C’est seulement vers la fin des années 1750, sous la protection divine du grand âge que Katzenellenbogen se sentit à nouveau livre de consulter son « livre adoré » autant qu’il le voulait. Cette réconciliation se produisit vers la fin de l’été 1756 en plein tumulte frankiste ; quelques mois plus tôt, Katzenellenbogen avait reçu la missive de Landau qui l’avertissait de la recrudescence d’hérésie et de la nécessité de dresser une barrière contre toute étude kabbalistique.
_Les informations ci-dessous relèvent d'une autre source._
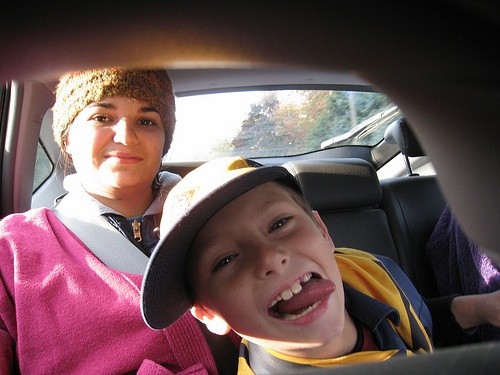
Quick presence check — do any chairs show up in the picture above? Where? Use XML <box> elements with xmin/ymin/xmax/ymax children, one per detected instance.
<box><xmin>379</xmin><ymin>175</ymin><xmax>446</xmax><ymax>320</ymax></box>
<box><xmin>281</xmin><ymin>157</ymin><xmax>396</xmax><ymax>264</ymax></box>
Au cours des trois dernières années de sa vie, Katzenellenbogen penchait dans une tout autre direction. 

Pourtant, il n’adhérait pas pleinement au sabbataïsme, mais ses objections quant à cette hérésie étaient limitées. Si « le grand scandale qui fait trébucher » avait causé du mal aux Juifs, il ne le percevait pas entièrement de manière négative. La tradition juive manquait de terminologie technique et d’expérience historique pour définir une hérésie et ce qu’il convenait de faire. Katzenellenbogen plaidait pour un rejet de certains tropes sabbataïstes, sans pour autant renoncer à toute leur production. En fait, la correspondance entre Landau et Katzenellenbogen présente un fort contraste, surtout à partir de 1756. Lorsque le responsable du consistoire de Prague tentait de fixer une claire ligne de démarcation entre l’orthodoxie, « l’intégralité des membres d’Israël » (shelume emune Yisra’el) et le sabbataïsme ou la kabbale, le vénérable rabbin de Boskowitz refusait d’admettre l’existence de tels principes de ségrégation.

Dans l’échange entre ces deux descendants de prestigieuses lignées ashkénazes, le plus radical est celui de Prague. Les rabbins plus âgés se montraient soucieux de moduler leur approche dans un souci de continuité culturelle et pour eux, le Zohar et son interprétation, les écrits d’Ari Louria étaient des disciplines très appréciées qui ne pouvaient être rayées d’un trait, quelles que fussent les erreurs qui s’y trouvaient et qui avaient corrompu les sources. Selon ce point de vue, la verve polémique et agressive de Landau concernant « notre tradition, son véritable savoir, depuis Moïse jusqu’à aujourd’hui », le tout sur fond d’anti-hassidisme, apparaissait comme une révolution et une tentative d’instaurer une nouvelle tradition.

À Prague, Landau passa près de quarante ans de sa vie ; il y vécut dans une certaine tension avec les familles sabbataïstes qui jouaient un rôle important dans la communauté et il semble que l’impossibilité d’établir une claire séparation doctrinale dans la réalité quotidienne ait trouvé un exutoire dans sa production littéraire.

« Des paroles de vérité au sein du mensonge »

J’ai tenté d’établir, étape par étape, les réactions respectives et parallèles de ces deux correspondants aux événements de leur siècle, auxquels ils assistèrent à distance, depuis leur province de Bohême et de Moravie.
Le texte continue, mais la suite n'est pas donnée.